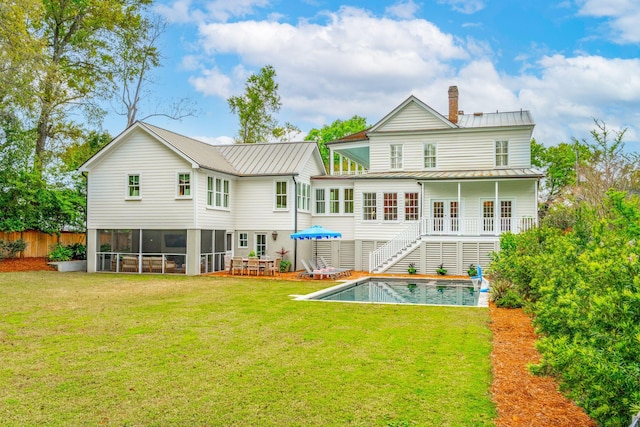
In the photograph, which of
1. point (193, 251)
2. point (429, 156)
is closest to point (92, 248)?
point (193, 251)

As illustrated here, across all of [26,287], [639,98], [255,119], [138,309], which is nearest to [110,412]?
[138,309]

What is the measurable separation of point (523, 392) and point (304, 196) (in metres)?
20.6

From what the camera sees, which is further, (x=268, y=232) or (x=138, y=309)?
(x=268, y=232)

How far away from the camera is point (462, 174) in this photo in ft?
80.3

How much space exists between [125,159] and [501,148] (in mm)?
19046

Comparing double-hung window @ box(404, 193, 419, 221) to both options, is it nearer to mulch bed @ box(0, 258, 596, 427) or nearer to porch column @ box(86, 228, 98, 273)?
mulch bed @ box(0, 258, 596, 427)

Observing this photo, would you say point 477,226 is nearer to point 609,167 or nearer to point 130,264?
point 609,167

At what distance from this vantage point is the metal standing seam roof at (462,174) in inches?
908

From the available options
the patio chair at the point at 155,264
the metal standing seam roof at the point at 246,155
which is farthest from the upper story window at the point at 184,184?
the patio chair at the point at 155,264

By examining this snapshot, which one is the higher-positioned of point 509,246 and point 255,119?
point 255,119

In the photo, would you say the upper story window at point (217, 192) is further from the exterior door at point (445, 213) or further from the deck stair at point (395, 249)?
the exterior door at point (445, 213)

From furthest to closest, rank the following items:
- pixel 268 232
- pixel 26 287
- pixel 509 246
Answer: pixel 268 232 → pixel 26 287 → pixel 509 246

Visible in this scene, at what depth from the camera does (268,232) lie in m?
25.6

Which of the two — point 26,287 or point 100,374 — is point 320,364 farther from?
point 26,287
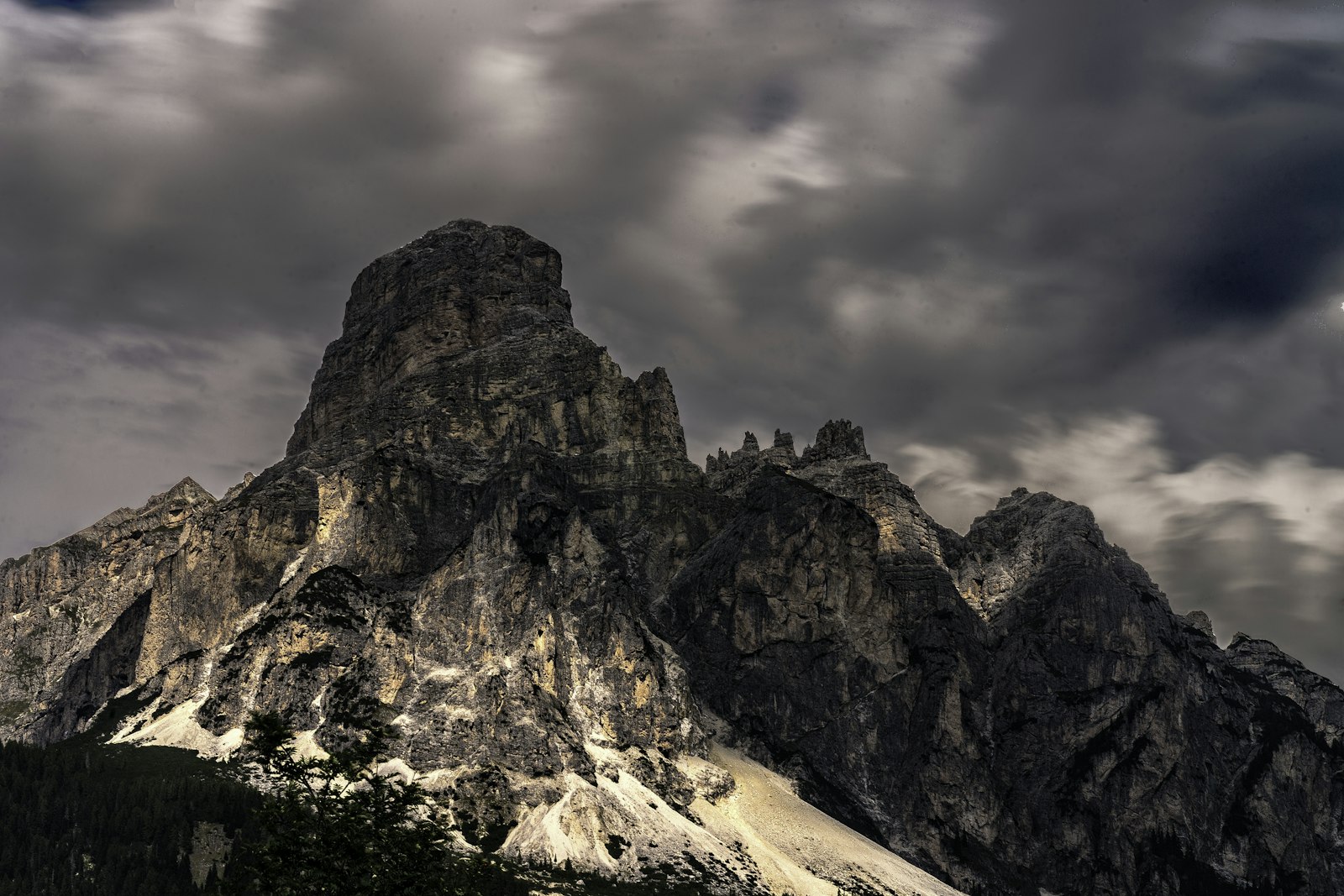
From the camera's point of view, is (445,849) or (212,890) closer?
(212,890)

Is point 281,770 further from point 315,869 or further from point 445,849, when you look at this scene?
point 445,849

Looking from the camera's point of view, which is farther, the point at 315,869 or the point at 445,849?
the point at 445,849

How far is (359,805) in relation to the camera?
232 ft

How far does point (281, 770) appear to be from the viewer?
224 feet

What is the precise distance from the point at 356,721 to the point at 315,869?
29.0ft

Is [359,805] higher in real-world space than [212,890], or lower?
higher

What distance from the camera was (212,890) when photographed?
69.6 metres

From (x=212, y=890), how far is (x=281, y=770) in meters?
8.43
● ● ● ● ● ● ●
- **Exercise**
Write out every line of the rows above as a JSON list of strings, one string per line, with blank lines dropped and the pictures left out.

- **Answer to this problem**
[
  "In the photograph, which of",
  "1. point (193, 251)",
  "2. point (429, 156)",
  "is closest to point (92, 248)?",
  "point (193, 251)",
  "As illustrated here, across all of [26,287], [639,98], [255,119], [138,309], which is nearest to [110,412]?",
  "[138,309]",
  "What is the measurable separation of point (523, 392) and point (304, 196) (in metres)?",
  "20.6",
  "From what the camera sees, which is further, (x=268, y=232) or (x=138, y=309)?",
  "(x=268, y=232)",
  "How far away from the camera is point (462, 174) in this photo in ft?",
  "80.3",
  "How much space exists between [125,159] and [501,148] (in mm)?",
  "19046",
  "Comparing double-hung window @ box(404, 193, 419, 221) to both options, is it nearer to mulch bed @ box(0, 258, 596, 427) or nearer to porch column @ box(86, 228, 98, 273)?",
  "mulch bed @ box(0, 258, 596, 427)",
  "Observing this photo, would you say point 477,226 is nearer to point 609,167 or nearer to point 130,264?",
  "point 609,167",
  "At what distance from this vantage point is the metal standing seam roof at (462,174) in inches?",
  "908",
  "From the available options",
  "the patio chair at the point at 155,264",
  "the metal standing seam roof at the point at 246,155",
  "which is farthest from the upper story window at the point at 184,184?",
  "the patio chair at the point at 155,264",
  "By examining this snapshot, which one is the higher-positioned of point 509,246 and point 255,119?",
  "point 255,119",
  "In the photo, would you say the upper story window at point (217, 192) is further from the exterior door at point (445, 213) or further from the deck stair at point (395, 249)?",
  "the exterior door at point (445, 213)",
  "From furthest to closest, rank the following items:",
  "- pixel 268 232",
  "- pixel 26 287",
  "- pixel 509 246",
  "Answer: pixel 268 232 → pixel 26 287 → pixel 509 246",
  "Visible in this scene, at what depth from the camera does (268,232) lie in m?",
  "25.6",
  "Which of the two — point 26,287 or point 100,374 — is point 320,364 farther from?",
  "point 26,287",
  "From the camera's point of view, is (445,849) or (212,890) closer?",
  "(212,890)",
  "Is point 281,770 further from point 315,869 or further from point 445,849, when you look at this scene?",
  "point 445,849",
  "Looking from the camera's point of view, which is farther, the point at 315,869 or the point at 445,849?",
  "the point at 445,849",
  "How far is (359,805) in relation to the camera?",
  "232 ft",
  "How far does point (281, 770) appear to be from the viewer?",
  "224 feet",
  "What is the precise distance from the point at 356,721 to the point at 315,869?",
  "29.0ft",
  "Is [359,805] higher in real-world space than [212,890], or lower?",
  "higher",
  "What distance from the camera was (212,890) when photographed?",
  "69.6 metres",
  "From (x=212, y=890), how far is (x=281, y=770) in meters?",
  "8.43"
]